Aufgabenstellung —
- a) Beantworte anhand des Textauszugs:
(i) Was umfassen Institutionen nach Scharpfs Definition außer formalen rechtlichen Regeln?
(ii) Als welche Art von Variable können Institutionen laut dem Ansatz eingestuft werden?
(iii) Welche Gemeindeordnung wird als Teil des institutionellen Kontexts genannt?
- b) Überarbeite bitte den Textauszug: Gib den Teil, der mit den Worten „Scharpf zieht es“ beginnt und mit „eingestuft werden können.“ endet, erneut wieder und setze dabei „Kommunalrecht“ an die Stelle von „Verwaltungsrecht“.

Textauszug —
Scharpf zieht es vor den Begriff Institution „...auf Regelsysteme zu beschränken, die einer Gruppe von Akteuren offenstehende Handlungsverläufe strukturieren.“ (Scharpf, 2000: 77). Institutionen umfassen nach dieser Definition nicht nur formale rechtliche Regeln, sondern auch soziale Normen, die von den Akteuren beachtet werden und bei Verletzung gesellschaftliche Sanktionen zur Folge haben. Eine Systematisierung müsste demnach alle Arten rechtlicher Regeln- z.B. das Verwaltungsrecht und Gemeindeordnungen- wie auch die gesamte Bandbreite informeller Regeln, Normen und Konventionen umfassen. Der Ansatz bezieht dementsprechend nicht ausschließlich politische Institutionen in die Analyse mit ein. Des weiteren geht der Ansatz davon aus, dass Institutionen durch Akteure gestaltbar und veränderbar sind und aufgrund dessen als abhängige wie auch unabhängige Variable eingestuft werden können.
Scharpf verwendet das Konzept des „institutionellen Kontext“ als einen Sammelbegriff der wichtigsten Einflüsse auf die erklärungsrelevanten Faktoren- den Handlungsorientierungen und Fähigkeiten der Akteure, den Akteurkonstellationen und den Interaktionsformen. In den folgenden Abschnitten möchte ich den Zusammenhang von Akteuren, Akteurkonstellationen und Interaktionsformen im kommunalen Entscheidungsprozess erörtern und die Beeinflussung durch den institutionellen Kontext, der Gemeindeordnung Baden-Württembergs und weiterer formeller wie informeller Faktoren, darstellen.

Bereitgestellte Einträge —
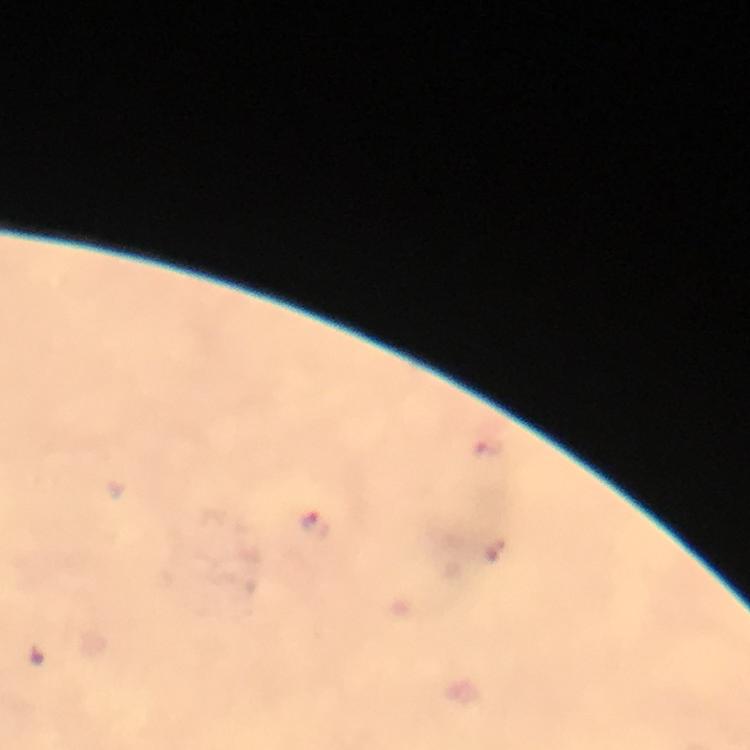
Approximate object centers, in pixels from the top-left corner.
Summary:
  - Plasmodium parasite locations: (x=312, y=526)
  - Image size: 750×750 pixels
  - Immersion oil: applied
  - Stain: Giemsa
  - Cropped from: a single field of view
  - Preparation: thick smear
  - Capture: smartphone mounted on the microscope
  - Magnification: 100x
  - Context: from a diagnostic examination for malariaIdentify the blood parasite species.
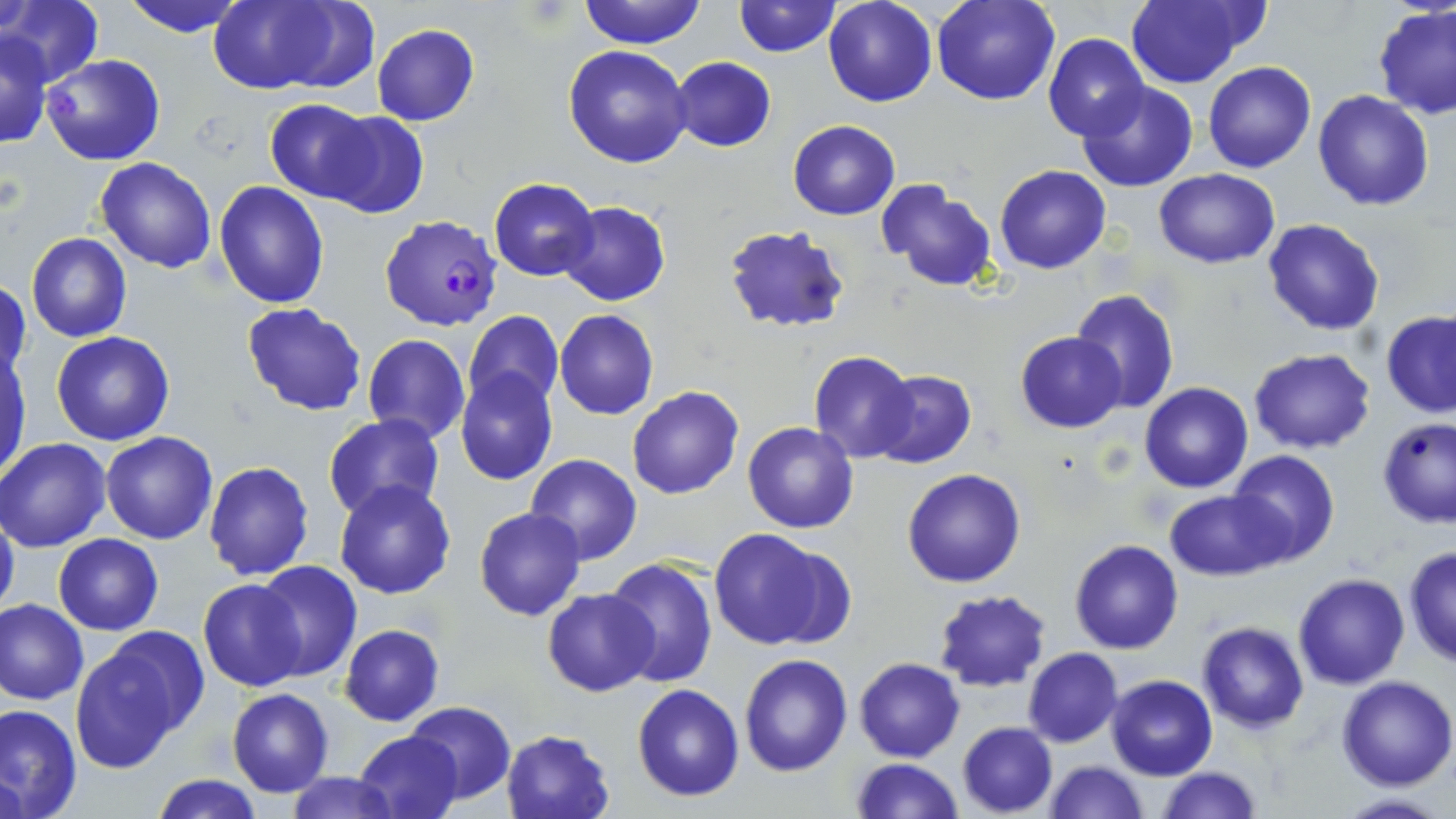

Lösungen —
- a)
(i) Soziale Normen, die von den Akteuren beachtet werden und bei Verletzung gesellschaftliche Sanktionen zur Folge haben.
(ii) Als abhängige wie auch unabhängige Variable.
(iii) Die Gemeindeordnung Baden-Württembergs.

- b)
Scharpf zieht es vor den Begriff Institution „...auf Regelsysteme zu beschränken, die einer Gruppe von Akteuren offenstehende Handlungsverläufe strukturieren.“ (Scharpf, 2000: 77). Institutionen umfassen nach dieser Definition nicht nur formale rechtliche Regeln, sondern auch soziale Normen, die von den Akteuren beachtet werden und bei Verletzung gesellschaftliche Sanktionen zur Folge haben. Eine Systematisierung müsste demnach alle Arten rechtlicher Regeln- z.B. das Kommunalrecht und Gemeindeordnungen- wie auch die gesamte Bandbreite informeller Regeln, Normen und Konventionen umfassen. Der Ansatz bezieht dementsprechend nicht ausschließlich politische Institutionen in die Analyse mit ein. Des weiteren geht der Ansatz davon aus, dass Institutionen durch Akteure gestaltbar und veränderbar sind und aufgrund dessen als abhängige wie auch unabhängige Variable eingestuft werden können.